Paper · arXiv 2503.14858 · Published March 19, 2025
Reinforcement Learning

Scaling up self-supervised learning has driven breakthroughs in language and vision, yet comparable progress has remained elusive in reinforcement learning (RL). In this paper, we study building blocks for self-supervised RL that unlock substantial improvements in scalability, with network depth serving as a critical factor. Whereas most RL papers in recent years have relied on shallow architectures (around 2 – 5 layers), we demonstrate that increasing the depth up to 1024 layers can significantly boost performance. Our experiments are conducted in an unsupervised goal-conditioned setting, where no demonstrations or rewards are provided, so an agent must explore (from scratch) and learn how to maximize the likelihood of reaching commanded goals. Evaluated on simulated locomotion and manipulation tasks, our approach increases performance on the self-supervised contrastive RL algorithm by 2× – 50×, outperforming other goal-conditioned baselines. Increasing the model depth not only increases success rates but also qualitatively changes the behaviors learned. The project webpage and code can be found here: https://wang-kevin3290.github.io/scaling-crl/.
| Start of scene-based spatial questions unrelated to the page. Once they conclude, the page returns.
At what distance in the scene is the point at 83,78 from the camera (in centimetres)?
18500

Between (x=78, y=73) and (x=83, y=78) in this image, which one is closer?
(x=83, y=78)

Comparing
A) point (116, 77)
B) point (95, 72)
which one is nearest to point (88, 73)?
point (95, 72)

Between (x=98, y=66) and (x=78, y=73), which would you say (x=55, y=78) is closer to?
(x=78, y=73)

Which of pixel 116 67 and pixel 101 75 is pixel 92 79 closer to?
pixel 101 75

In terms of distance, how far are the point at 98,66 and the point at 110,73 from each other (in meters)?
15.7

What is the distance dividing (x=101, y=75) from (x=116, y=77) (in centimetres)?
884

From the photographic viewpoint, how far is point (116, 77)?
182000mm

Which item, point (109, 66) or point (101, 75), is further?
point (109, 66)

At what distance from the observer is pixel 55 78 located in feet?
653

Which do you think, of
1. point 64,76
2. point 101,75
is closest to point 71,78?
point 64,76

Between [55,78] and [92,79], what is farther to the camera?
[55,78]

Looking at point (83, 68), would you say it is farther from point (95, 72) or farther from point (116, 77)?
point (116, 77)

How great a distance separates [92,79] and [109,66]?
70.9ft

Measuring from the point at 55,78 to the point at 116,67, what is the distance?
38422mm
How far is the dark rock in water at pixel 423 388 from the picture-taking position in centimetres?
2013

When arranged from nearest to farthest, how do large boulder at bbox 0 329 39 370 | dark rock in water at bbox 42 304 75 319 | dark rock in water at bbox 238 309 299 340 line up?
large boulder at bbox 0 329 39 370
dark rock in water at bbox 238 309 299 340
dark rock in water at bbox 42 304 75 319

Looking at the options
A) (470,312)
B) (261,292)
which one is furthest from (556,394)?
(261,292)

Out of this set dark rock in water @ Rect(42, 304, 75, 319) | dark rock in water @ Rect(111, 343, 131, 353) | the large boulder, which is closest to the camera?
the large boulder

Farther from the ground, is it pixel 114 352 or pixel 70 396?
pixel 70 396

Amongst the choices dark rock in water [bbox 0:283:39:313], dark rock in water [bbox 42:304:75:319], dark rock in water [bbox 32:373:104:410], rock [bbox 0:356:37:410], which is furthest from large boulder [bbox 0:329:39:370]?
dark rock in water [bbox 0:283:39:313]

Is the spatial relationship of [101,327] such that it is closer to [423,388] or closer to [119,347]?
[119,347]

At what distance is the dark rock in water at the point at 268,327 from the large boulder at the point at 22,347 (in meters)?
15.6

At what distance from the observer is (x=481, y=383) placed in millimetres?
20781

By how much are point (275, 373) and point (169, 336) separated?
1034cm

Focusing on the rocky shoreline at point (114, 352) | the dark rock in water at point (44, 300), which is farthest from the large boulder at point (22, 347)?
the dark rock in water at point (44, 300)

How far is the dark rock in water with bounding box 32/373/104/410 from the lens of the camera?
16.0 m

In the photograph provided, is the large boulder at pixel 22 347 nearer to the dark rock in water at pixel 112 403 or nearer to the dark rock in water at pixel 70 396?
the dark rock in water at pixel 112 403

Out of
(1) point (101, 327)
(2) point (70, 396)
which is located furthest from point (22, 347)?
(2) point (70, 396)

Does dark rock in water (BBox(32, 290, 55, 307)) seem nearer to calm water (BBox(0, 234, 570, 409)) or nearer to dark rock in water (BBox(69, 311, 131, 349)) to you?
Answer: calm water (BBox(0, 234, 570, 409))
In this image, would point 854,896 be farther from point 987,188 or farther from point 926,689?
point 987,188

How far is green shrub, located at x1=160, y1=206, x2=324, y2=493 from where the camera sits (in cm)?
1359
In fields such as vision (Radford et al., 2021; Zhai et al., 2021; Dehghani et al., 2023) and language (Srivastava et al., 2023), models often only acquire the ability to solve certain tasks once the model is larger than a critical scale. In the RL setting, many researchers have searched for similar emergent phenomena (Srivastava et al., 2023), but these papers typically report only small marginal benefits and typically only on tasks where small models already achieve some degree of success (Nauman et al., 2024b; Lee et al., 2024; Farebrother et al., 2024). A key open question in RL today is whether it is possible to achieve similar jumps in performance by scaling RL networks.

At first glance, it makes sense why training very large RL networks should be difficult: the RL problem provides very few bits of feedback (e.g., only a sparse reward after a long sequence of observations), so the ratio of feedback to parameters is very small. The conventional wisdom (LeCun, 2016), reflected in many recent models (Radford, 2018; Chen et al., 2020; Goyal et al., 2019), has been that large AI systems must be trained primarily in a self-supervised fashion and that RL should only be used to finetune these models. Indeed, many of the recent breakthroughs in other fields have been primarily achieved with self-supervised methods, whether in computer vision (Caron et al., 2021; Radford et al., 2021; Liu et al., 2024), NLP (Srivastava et al., 2023) or multimodal learning (Zong et al., 2024). Thus, if we hope to scale reinforcement learning methods, self-supervision will likely be a key ingredient.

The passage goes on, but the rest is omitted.